* Extract to read *

• • • •

The ban has adversely affected lots of Small and Medium Scale Enterprises, SMEs, that use the platform for engaging existing and potential customers. Most online vendors have lamented the decision of the federal government to ban Twitter, adding that the government wants to take away their source of livelihood despite creating little or no jobs for them.
A 2020 survey by an independent, Africa-based research organization, Afrobarometer, found that “35% of Nigerians are using some social media service to get news at least a few times a week.” Banning social media, especially Twitter, would mean keeping many Nigerians bereft of the happenings in the country.
Judging by the comments from Nigerian Lawyers, it seems like the ban on Twitter is unlawful. This implies that our country will be viewed as one without regard for the constitution.
The ban validates Twitter’s decision to set up its first African office in Accra, Ghana and not in Nigeria. The platform cited “support for free speech“, “online freedom” and “open internet” as reasons for their decision. With the ban on Twitter, more potential investors would be scared of investing into our technology sector. This will have an adverse effect on our digital economy.

• • • •

* Saved data entries *

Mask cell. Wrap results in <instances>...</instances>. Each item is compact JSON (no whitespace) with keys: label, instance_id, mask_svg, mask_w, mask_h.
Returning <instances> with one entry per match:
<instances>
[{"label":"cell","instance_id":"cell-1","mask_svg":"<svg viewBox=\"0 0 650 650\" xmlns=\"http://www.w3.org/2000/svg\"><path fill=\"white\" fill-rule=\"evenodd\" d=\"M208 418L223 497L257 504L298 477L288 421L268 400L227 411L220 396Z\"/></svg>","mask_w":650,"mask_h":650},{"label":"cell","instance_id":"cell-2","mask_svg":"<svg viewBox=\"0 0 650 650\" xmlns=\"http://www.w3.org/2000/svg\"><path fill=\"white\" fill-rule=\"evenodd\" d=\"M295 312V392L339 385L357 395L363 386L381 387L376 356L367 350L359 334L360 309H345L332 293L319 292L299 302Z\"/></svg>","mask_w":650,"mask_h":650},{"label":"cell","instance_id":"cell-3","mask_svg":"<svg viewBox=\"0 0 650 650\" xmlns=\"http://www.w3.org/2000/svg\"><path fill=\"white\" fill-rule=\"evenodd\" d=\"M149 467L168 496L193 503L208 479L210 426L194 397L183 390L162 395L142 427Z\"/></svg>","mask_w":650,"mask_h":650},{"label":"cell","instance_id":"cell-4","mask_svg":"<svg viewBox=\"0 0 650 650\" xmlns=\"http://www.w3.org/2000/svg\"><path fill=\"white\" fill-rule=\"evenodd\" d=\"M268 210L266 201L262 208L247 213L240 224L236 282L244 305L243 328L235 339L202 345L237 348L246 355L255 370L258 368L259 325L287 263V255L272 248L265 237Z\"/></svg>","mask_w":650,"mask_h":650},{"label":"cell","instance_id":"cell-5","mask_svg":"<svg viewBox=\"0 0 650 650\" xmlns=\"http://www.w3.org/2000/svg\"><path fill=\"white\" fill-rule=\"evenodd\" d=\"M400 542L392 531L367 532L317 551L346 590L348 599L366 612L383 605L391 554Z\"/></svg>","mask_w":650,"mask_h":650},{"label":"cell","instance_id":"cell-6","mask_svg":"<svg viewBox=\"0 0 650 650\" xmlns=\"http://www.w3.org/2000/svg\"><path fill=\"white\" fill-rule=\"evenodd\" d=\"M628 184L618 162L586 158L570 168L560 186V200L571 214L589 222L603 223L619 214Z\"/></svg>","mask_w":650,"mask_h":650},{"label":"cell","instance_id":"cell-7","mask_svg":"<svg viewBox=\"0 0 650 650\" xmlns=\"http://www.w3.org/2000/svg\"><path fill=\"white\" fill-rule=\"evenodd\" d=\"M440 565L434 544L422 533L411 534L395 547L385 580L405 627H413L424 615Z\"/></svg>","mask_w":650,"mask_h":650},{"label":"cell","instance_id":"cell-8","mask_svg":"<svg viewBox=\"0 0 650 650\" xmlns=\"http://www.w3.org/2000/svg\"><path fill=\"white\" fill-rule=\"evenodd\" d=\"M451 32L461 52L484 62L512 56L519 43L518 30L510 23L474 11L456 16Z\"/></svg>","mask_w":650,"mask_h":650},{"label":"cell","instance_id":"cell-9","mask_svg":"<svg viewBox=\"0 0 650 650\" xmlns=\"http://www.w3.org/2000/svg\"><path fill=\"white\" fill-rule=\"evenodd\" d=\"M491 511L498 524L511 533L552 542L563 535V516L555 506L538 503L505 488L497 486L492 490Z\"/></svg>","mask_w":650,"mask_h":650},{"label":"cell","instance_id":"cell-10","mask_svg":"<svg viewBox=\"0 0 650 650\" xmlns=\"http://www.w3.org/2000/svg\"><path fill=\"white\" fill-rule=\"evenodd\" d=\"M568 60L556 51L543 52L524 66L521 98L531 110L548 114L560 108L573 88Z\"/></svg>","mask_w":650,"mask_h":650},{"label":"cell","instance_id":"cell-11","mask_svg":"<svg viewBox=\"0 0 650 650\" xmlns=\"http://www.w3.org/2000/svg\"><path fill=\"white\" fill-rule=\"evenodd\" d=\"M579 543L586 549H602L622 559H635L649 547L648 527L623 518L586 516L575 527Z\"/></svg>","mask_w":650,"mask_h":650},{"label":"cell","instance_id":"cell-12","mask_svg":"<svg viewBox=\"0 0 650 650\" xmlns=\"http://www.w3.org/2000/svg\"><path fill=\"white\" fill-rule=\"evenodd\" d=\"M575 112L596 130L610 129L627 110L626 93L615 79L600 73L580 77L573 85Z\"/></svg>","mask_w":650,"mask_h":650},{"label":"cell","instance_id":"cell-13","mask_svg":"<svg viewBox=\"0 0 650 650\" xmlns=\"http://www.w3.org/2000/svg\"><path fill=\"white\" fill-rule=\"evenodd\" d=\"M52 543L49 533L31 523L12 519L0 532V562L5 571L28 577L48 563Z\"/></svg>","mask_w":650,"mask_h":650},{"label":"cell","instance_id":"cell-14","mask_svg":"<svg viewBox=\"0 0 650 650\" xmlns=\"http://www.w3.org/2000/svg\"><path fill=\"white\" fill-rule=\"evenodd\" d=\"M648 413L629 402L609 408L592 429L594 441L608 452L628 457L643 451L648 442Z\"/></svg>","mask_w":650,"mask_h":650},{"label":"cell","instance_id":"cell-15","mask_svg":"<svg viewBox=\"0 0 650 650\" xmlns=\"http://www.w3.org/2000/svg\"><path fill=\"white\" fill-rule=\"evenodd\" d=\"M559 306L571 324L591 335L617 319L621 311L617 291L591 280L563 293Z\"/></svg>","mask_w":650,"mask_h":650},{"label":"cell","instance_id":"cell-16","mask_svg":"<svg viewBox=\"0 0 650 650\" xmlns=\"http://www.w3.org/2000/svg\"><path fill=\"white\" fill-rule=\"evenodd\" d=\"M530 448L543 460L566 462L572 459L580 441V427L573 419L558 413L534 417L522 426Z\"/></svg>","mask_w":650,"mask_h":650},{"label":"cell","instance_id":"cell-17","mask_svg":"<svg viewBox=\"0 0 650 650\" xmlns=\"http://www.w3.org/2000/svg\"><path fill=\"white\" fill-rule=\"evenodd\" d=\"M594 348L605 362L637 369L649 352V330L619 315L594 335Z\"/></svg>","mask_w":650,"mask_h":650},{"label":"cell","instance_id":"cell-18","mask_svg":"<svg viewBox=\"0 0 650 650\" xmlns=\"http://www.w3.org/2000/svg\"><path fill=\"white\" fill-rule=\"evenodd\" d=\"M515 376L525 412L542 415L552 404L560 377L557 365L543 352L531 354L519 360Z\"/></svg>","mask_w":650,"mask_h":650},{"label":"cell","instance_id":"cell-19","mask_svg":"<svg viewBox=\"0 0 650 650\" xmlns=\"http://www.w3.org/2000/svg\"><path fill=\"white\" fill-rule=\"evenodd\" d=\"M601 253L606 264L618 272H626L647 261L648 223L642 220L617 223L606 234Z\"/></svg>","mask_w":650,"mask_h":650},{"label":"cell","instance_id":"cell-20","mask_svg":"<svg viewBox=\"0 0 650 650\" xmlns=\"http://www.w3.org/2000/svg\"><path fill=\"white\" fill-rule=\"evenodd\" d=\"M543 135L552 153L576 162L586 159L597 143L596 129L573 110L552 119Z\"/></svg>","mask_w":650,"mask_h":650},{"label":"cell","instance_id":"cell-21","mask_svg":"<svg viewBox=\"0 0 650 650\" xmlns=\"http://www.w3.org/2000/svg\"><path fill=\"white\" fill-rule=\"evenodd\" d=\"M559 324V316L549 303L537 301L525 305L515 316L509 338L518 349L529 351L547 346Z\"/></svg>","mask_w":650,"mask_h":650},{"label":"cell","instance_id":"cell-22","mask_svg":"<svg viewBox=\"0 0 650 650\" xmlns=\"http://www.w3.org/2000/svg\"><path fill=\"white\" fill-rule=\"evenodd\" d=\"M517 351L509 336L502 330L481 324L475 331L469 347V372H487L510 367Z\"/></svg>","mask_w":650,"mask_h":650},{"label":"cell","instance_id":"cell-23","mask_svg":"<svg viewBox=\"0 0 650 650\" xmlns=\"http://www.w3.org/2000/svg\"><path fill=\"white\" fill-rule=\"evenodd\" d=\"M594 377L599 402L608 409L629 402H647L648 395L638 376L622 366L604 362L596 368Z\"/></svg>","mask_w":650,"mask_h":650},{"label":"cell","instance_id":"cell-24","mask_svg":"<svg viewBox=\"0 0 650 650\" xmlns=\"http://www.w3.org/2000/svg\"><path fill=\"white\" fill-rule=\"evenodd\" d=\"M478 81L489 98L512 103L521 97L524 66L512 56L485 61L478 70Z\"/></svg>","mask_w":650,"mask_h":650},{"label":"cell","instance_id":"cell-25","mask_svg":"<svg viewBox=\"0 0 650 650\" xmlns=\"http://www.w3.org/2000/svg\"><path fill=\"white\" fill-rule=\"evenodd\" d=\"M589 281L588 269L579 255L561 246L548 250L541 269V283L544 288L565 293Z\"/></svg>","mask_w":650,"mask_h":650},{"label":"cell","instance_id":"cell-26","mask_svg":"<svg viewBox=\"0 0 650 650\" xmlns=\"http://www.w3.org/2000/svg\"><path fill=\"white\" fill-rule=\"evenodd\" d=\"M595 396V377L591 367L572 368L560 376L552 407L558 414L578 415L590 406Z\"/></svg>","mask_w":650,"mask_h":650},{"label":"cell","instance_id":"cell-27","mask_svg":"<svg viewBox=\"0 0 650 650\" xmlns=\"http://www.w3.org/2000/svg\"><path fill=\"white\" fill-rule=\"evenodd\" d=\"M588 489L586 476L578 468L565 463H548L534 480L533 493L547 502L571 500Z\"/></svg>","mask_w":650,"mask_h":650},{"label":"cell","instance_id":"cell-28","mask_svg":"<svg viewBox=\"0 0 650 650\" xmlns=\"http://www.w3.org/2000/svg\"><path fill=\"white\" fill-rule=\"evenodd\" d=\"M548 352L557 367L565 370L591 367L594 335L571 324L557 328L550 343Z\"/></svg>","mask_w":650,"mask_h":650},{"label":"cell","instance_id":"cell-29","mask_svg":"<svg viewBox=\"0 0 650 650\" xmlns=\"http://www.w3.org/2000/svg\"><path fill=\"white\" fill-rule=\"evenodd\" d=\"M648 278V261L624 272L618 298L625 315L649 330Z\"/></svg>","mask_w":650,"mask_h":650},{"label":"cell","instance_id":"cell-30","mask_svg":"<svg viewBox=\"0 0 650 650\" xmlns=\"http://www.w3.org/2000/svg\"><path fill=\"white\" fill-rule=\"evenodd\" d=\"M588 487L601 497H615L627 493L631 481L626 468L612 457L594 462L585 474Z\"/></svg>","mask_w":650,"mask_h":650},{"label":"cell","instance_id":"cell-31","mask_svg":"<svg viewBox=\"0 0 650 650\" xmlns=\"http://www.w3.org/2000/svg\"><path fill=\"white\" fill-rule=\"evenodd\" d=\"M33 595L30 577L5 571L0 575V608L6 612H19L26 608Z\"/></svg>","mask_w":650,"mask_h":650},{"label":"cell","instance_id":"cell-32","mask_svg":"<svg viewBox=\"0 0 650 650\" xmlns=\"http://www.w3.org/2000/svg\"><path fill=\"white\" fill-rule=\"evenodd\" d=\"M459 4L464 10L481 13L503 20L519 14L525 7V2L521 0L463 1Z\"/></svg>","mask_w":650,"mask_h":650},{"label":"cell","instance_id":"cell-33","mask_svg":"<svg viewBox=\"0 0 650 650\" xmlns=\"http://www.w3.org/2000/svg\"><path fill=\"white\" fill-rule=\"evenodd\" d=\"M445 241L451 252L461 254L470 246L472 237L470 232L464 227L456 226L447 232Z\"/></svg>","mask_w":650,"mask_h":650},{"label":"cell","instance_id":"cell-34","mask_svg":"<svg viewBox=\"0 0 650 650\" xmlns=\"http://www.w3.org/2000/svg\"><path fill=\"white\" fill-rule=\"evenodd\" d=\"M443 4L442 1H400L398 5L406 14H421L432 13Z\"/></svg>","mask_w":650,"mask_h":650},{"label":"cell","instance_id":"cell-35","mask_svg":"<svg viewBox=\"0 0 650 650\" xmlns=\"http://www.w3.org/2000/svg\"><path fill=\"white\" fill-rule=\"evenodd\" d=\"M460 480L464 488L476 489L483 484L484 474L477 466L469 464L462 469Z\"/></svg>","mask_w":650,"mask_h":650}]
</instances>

• • • •

* Exercises *
• 1. Condense the paragraph of the Twitter ban text that begins "The ban validates Twitter's decision" into a short bulleted list that keeps its main facts.
• 2. Pull out every line of the listing that contains the string "instances".

* Answers to the problems *
• 1.
- The ban supports Twitter's choice to open its first African office in Accra, Ghana, rather than in Nigeria.
- Twitter gave "support for free speech", "online freedom" and "open internet" as its reasons.
- The ban will scare off more potential investors in Nigeria's technology sector.
- This will harm the country's digital economy.

• 2.
Mask cell. Wrap results in <instances>...</instances>. Each item is compact JSON (no whitespace) with keys: label, instance_id, mask_svg, mask_w, mask_h.
Returning <instances> with one entry per match:
<instances>
</instances>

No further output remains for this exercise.